In [11]:
import os
import shutil
from sklearn.model_selection import train_test_split

# Define paths for the dataset
dataset_dir = r"C:\Users\HP\Desktop\mm\x\c"  # Update this to your dataset's path
base_dir = r"C:\Users\HP\Desktop\mm\x\allfileshere"  # Base directory for output

# Categories as per the Kaggle dataset
categories = ['cardboard', 'glass', 'metal', 'paper', 'plastic', 'trash']

# Destination folders for images and labels
train_dir = os.path.join(base_dir, 'images/train')
val_dir = os.path.join(base_dir, 'images/val')
test_dir = os.path.join(base_dir, 'images/test')

label_train_dir = os.path.join(base_dir, 'labels/train')
label_val_dir = os.path.join(base_dir, 'labels/val')
label_test_dir = os.path.join(base_dir, 'labels/test')

# Create necessary directories for images and labels
for folder in [train_dir, val_dir, test_dir, label_train_dir, label_val_dir, label_test_dir]:
    for category in categories:
        os.makedirs(os.path.join(folder, category), exist_ok=True)

# Function to create a label file for YOLO format
def create_label_files(image_file, class_id, output_dir, category):
    """
    Create a label file for a given image in YOLO format.
    
    Parameters:
        image_file (str): The name of the image file.
        class_id (int): The class ID for the image.
        output_dir (str): Directory to save the label file.
        category (str): The category of the image.
    """
    image_name = os.path.basename(image_file).replace('.jpg', '.txt')
    label_output_path = os.path.join(output_dir, category, image_name)
    
    # Assuming center coordinates and dimensions are fixed (for YOLO format, they need to be calculated based on the actual bounding boxes)
    with open(label_output_path, 'w') as label_file:
        label_file.write(f"{class_id} 0.5 0.5 1.0 1.0\n")  # Placeholder values for the center coordinates and dimensions

# Function to split and copy data into train, validation, and test sets
def split_data(category, source_dir, train_dir, val_dir, test_dir, label_train_dir, label_val_dir, label_test_dir):
    """
    Split the data for a given category into training, validation, and test sets.

    Parameters:
        category (str): The category to process.
        source_dir (str): Directory where original images are stored.
        train_dir (str): Directory to save training images.
        val_dir (str): Directory to save validation images.
        test_dir (str): Directory to save test images.
        label_train_dir (str): Directory to save training labels.
        label_val_dir (str): Directory to save validation labels.
        label_test_dir (str): Directory to save test labels.
    """
    category_dir = os.path.join(source_dir, category)
    image_files = [f for f in os.listdir(category_dir) if f.endswith('.jpg')]
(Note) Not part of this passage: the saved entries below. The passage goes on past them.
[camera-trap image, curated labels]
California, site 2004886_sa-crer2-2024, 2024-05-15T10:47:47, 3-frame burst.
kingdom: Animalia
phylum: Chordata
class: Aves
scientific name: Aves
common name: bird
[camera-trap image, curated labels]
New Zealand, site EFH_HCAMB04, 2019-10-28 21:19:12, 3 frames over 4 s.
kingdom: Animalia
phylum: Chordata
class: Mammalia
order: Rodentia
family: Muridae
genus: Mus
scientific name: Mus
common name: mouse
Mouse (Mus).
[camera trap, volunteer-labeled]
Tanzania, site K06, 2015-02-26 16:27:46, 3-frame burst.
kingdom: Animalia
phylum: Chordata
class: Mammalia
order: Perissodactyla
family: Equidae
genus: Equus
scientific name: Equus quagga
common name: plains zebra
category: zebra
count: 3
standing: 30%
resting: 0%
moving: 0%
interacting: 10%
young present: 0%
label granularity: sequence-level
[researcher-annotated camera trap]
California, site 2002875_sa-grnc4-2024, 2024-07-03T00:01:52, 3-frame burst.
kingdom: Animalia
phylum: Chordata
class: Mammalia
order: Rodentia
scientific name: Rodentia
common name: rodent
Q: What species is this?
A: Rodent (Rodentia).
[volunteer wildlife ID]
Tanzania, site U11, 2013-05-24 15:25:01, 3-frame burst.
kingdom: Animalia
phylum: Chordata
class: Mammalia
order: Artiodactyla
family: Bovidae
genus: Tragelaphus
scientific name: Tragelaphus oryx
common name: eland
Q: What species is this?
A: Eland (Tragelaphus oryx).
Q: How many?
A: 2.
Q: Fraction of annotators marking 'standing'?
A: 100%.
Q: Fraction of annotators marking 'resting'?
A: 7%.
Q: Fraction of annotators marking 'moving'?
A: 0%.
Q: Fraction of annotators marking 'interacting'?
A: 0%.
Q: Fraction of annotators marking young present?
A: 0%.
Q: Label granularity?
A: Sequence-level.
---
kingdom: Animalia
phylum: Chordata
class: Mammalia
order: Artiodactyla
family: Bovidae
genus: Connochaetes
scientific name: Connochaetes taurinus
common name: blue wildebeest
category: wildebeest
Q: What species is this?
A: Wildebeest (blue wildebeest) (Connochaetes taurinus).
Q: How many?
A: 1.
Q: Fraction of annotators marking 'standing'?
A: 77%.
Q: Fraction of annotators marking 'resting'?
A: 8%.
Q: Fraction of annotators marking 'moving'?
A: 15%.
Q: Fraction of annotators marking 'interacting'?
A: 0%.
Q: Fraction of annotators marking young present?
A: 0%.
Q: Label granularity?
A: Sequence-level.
    # Split into train (80%), temp (20%) -> then split temp into val (10%) and test (10%)
    train_files, temp_files = train_test_split(image_files, test_size=0.2, random_state=42)
    val_files, test_files = train_test_split(temp_files, test_size=0.5, random_state=42)

    # Copy images and create label files for train, val, and test sets
    for file_set, img_dir, lbl_dir in zip([train_files, val_files, test_files], [train_dir, val_dir, test_dir], [label_train_dir, label_val_dir, label_test_dir]):
        for file in file_set:
            # Copy image to the corresponding directory
            shutil.copy(os.path.join(category_dir, file), os.path.join(img_dir, category, file))
            
            # Create corresponding label file
            class_id = categories.index(category)  # Get class ID from category
            create_label_files(file, class_id, lbl_dir, category)

# Apply the split for each category
for category in categories:
    split_data(category, dataset_dir, train_dir, val_dir, test_dir, label_train_dir, label_val_dir, label_test_dir)

# Create dataset.yaml
yaml_content = f"""path: {base_dir}  # root directory of the dataset
train: images/train
val: images/val
test: images/test  # optional
nc: {len(categories)}  # number of classes
names: {categories}  # list of class names
"""

# Write to the YAML file
with open(os.path.join(base_dir, 'dataset.yaml'), 'w') as yaml_file:
    yaml_file.write(yaml_content)

print("Data split, labels generated, and dataset.yaml created successfully.")


Data split, labels generated, and dataset.yaml created successfully.